__YOUR ASSIGNMENT__
Copy the items word for word, from the start of the list through the line containing "405 N Calhoun", with both ends included. Leave the pictures out of your copy.
━━━━━ SOURCE MATERIAL
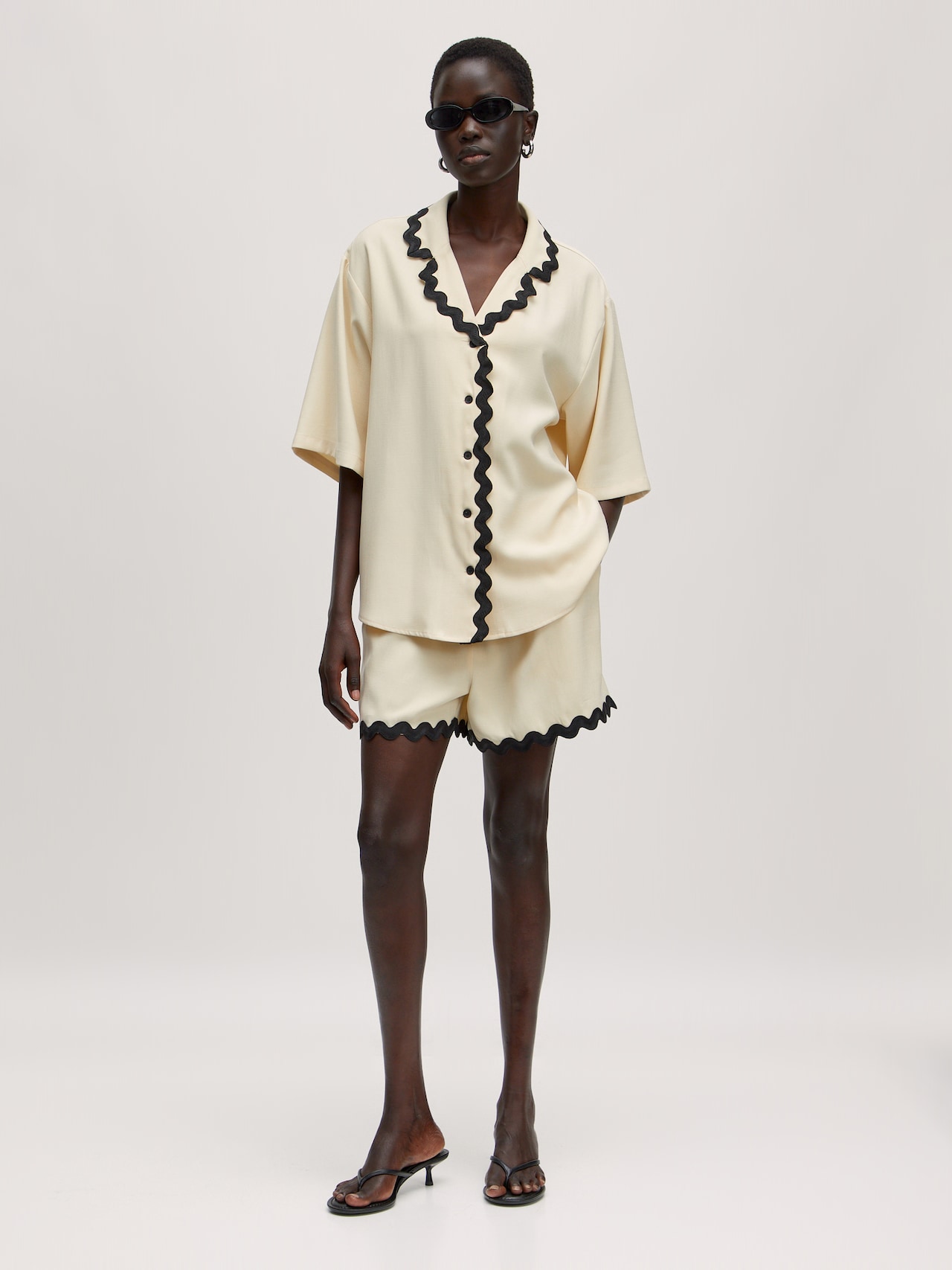 EDITED Produkte Bluse 'Janett' chamois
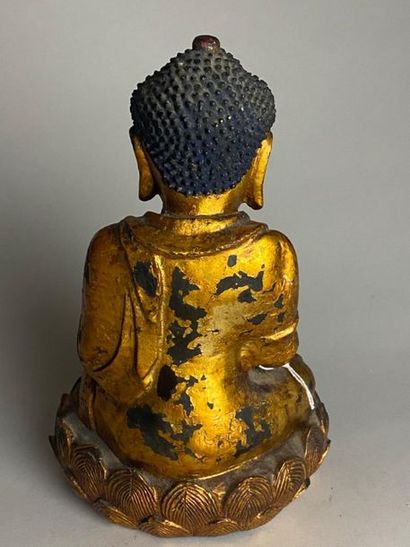 CHINE DU SUD, début XXe.
Statuette de bouddha...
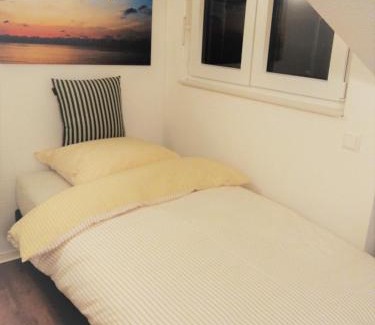 Leinfelden-Echterdingen House | Budget-Friendly Stay at Sroom Stuttgart Flughafen Messe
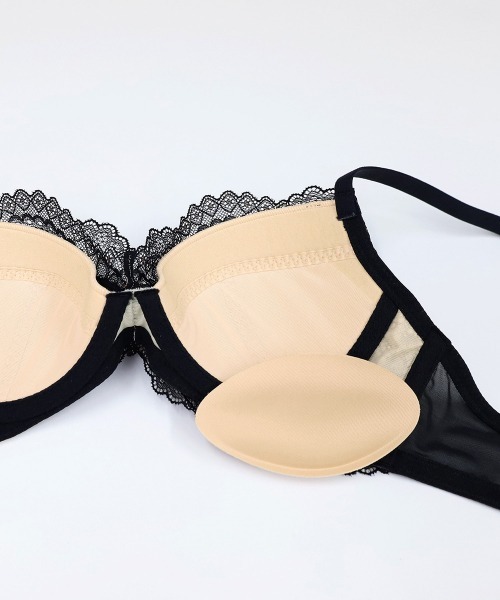 ANNEBRA(アンブラ)の「Amaryllis デコルテメイクブラジャー(ブラジャー・レディース・ブラック/ダークグリーン・B70/B75/C70/C75/C80/D70/D75/D80/E70/E75/E80/F70/F75/G70/G75)」の5枚目の写真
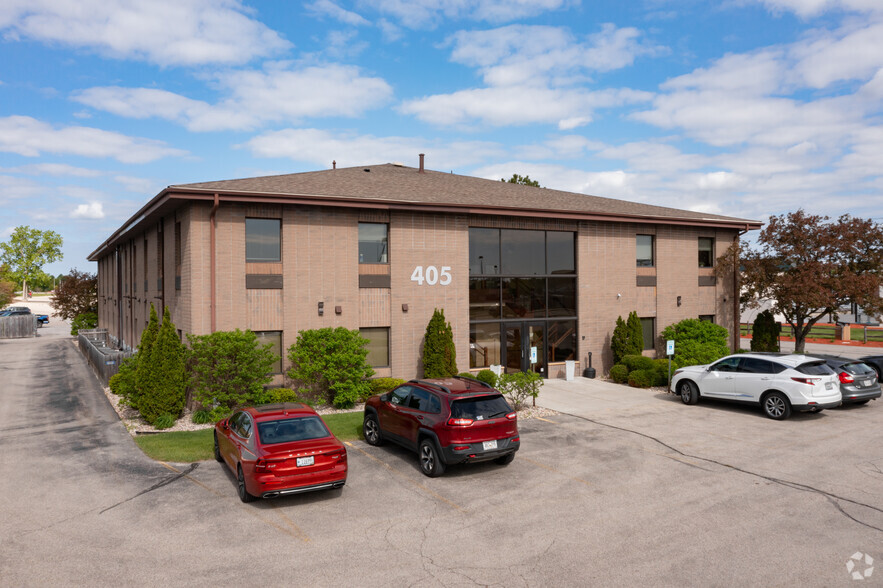 405 N Calhoun Rd, Brookfield, WI for lease - Building Photo - Image 1 of 5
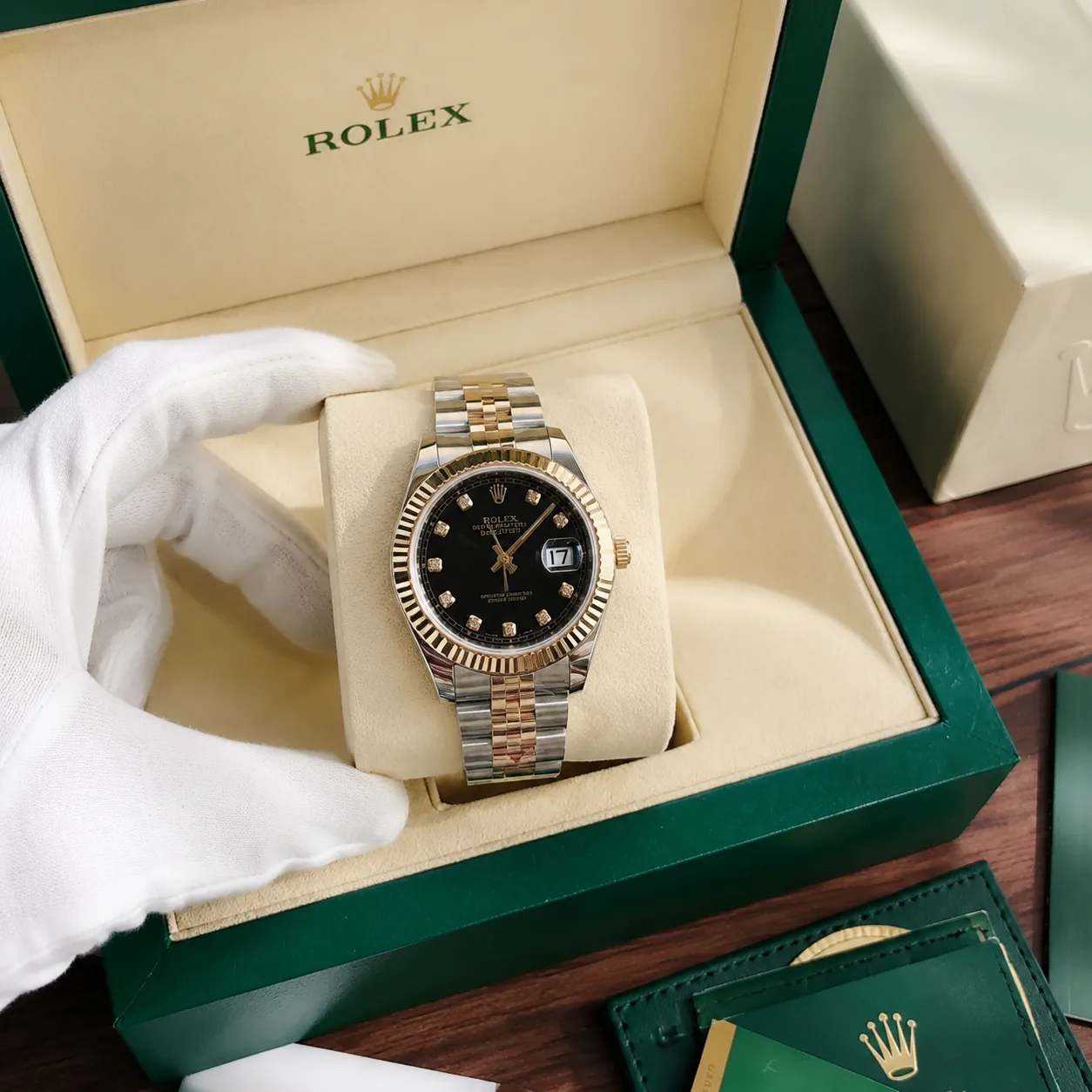 Rolex Datejust M126333-0006 Cal.3235 Black Dial Fluted Bezel Two Tone AI 头图 5 - 包装盒 [ai-shot:box-shot]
━━━━━━━━━━
__OUTPUT FOR THIS EXERCISE__
 EDITED Produkte Bluse 'Janett' chamois
 CHINE DU SUD, début XXe.
Statuette de bouddha...
 Leinfelden-Echterdingen House | Budget-Friendly Stay at Sroom Stuttgart Flughafen Messe
 ANNEBRA(アンブラ)の「Amaryllis デコルテメイクブラジャー(ブラジャー・レディース・ブラック/ダークグリーン・B70/B75/C70/C75/C80/D70/D75/D80/E70/E75/E80/F70/F75/G70/G75)」の5枚目の写真
 405 N Calhoun Rd, Brookfield, WI for lease - Building Photo - Image 1 of 5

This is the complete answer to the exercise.